In general, any EXE which is downloaded and executed could be attacked in this way, including self extracting zip files and the like. But the attacker needs to know the name of a DLL that the EXE wants to load. Setups often load a set of standard DLLs, which makes predicting the DLL name easier. And setups typically request administrative privileges, giving the malicious DLL even more power.

Pure MSI files are not affected

The vulnerability only affacts EXEs. If your setup comes as a MSI file without setup.exe, you should be safe.

Workarounds and Fixes

Microsoft Security Bulletin MS16-007 includes some security updates related to “DLL Loading”. It’s unclear to me whether these address this vulnerability.

[UPDATE Jan 22nd: According to Rob Mensching of FireGiant, MS16-007 does not address this vulnerability.]

FireGiant, the company supporting the WiX Toolset, reported this vulnerability to Microsoft. In their blog they posted technical details about the vulnerability and possible mitigations. An update for WiX 3.10 has also been released. Other manufacturers of setup auhtoring tools will probably follow.
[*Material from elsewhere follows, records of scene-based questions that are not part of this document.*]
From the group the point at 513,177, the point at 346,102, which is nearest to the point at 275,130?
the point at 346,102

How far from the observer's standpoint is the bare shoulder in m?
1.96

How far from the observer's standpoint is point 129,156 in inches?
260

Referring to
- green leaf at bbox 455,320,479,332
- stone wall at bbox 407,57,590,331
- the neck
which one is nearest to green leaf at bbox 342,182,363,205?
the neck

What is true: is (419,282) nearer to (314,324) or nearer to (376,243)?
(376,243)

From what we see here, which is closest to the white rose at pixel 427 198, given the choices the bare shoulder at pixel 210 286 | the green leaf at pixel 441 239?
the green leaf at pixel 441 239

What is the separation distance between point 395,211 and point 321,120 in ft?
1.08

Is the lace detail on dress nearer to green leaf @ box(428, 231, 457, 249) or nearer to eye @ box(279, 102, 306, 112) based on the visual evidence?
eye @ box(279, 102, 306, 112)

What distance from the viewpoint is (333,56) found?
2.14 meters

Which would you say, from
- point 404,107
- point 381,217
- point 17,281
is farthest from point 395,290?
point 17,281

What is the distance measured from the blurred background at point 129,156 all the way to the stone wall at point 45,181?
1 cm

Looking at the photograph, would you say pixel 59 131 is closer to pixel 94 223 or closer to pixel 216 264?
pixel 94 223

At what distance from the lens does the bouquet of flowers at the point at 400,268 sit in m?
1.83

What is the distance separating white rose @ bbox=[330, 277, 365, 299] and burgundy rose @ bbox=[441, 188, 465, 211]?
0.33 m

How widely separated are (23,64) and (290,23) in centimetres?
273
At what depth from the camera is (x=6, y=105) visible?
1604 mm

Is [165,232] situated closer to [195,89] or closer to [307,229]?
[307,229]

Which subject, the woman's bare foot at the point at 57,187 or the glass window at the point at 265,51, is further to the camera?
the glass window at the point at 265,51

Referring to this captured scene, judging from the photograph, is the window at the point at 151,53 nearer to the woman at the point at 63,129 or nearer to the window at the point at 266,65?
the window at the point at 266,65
[UPDATE Jan 22nd: Advanced Installer posted about this problem already on January 7th (sorry I forgot to mention that). Like FireGiant, they recommend naming your installer something other than setup.exe. They also announced that the next version will include mitigations to reduce the risk of this vulnerability.]

[UPDATE Jan 25th: Flexera Software has published a knowledge base article about Best Practices to Avoid Windows Setup Launcher Executable Issues and released a hotfix for InstallShield and AdminStudio.]
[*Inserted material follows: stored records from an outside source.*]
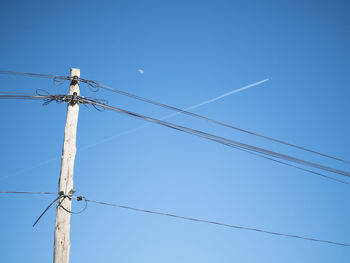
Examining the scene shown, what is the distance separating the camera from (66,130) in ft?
20.5

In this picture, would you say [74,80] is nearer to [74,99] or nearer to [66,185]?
[74,99]

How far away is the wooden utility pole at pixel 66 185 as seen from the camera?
527cm

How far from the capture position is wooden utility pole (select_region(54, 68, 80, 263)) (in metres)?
5.27

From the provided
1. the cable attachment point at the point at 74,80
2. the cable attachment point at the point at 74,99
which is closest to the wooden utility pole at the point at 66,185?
the cable attachment point at the point at 74,99

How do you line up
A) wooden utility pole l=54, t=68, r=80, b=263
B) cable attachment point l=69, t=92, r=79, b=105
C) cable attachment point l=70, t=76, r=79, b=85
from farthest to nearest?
cable attachment point l=70, t=76, r=79, b=85 → cable attachment point l=69, t=92, r=79, b=105 → wooden utility pole l=54, t=68, r=80, b=263

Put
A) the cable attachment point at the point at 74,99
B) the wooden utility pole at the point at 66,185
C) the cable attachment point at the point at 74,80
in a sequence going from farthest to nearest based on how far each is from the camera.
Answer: the cable attachment point at the point at 74,80, the cable attachment point at the point at 74,99, the wooden utility pole at the point at 66,185

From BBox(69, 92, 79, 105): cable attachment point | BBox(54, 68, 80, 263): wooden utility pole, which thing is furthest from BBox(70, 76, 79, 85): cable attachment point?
BBox(69, 92, 79, 105): cable attachment point

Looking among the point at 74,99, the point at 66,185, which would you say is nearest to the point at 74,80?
the point at 74,99

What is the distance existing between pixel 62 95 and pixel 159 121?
8.83 ft

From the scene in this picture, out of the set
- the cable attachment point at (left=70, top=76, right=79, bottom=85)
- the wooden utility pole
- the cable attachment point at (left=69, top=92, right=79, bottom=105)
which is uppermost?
the cable attachment point at (left=70, top=76, right=79, bottom=85)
Posted in Security | 5 Comments »



5 Responses to “DLL Hijacking Vulnerability affects (not only) Setup Packages downloaded from the Internet”

  1.   Rob Mensching Says:

    Stefan, at this point we’re pretty sure that MS16-007 does not address the full set of issues discovered. We are still in discussion with Microsoft, trying to understand exactly what they fixed and what additional steps could be taken to mitigate the attacks.

    In the end, we were pretty sure Microsoft wouldn’t develop a patch for Windows XP and since WiX v3.10 still supports Win XP SP3 we decided to implement a complete fix that should work everywhere with WiX v3.10.2.

  2.   Stefan Krueger Says:

    I’ve added two updates in the original article.

  3.   Nikhil Says:

    Need a strict mechanism from windows os for not loading the dll for which digital signature is broken/absent. currently windows can load the dll by exe even if dll has been tampered with.
    probably a flag in application (exe) manifest indicating that load only signed dll should be good enough and fix the issue mentioned in this article.

  4.   Stefan Krueger Says:

    Added information about KB article and hotfix from Flexera Software.

  5.   Anonymous coward Says:

    Everybody can buy an X.509 certificate and can sign DLLs or their own EXEs; Stuxnet, Duqu and some more came with properly signed drivers. So: checking digital signatures won’t help!

    Software restriction policies can but help: they can deny loading of DLLs from untrusted paths.
    But as long as Microsoft does not activate SAFER per default this won’t help Jane and Joe Average-

    Both Microsoft and all Windows developers must stop using unqualified filenames (and unquoted pathnames too), and they must fix their broken code: CVE-2016-0014 is only the tip of the iceberg.
    This type of vulnerability is well-known since CVE-2000-0854 and was reported many times since then, but Microsoft is way toooo sloppy to fix those silly bugs in their code on their own.
    Remember trustworthy computing?

    On the other hand almost no executable installer used SetDefaultDllDirectories(LOAD_LIBRARY_SEARCH_SYSTEM32) as mitigation against their own and Microsoft’s sloppy coding practice.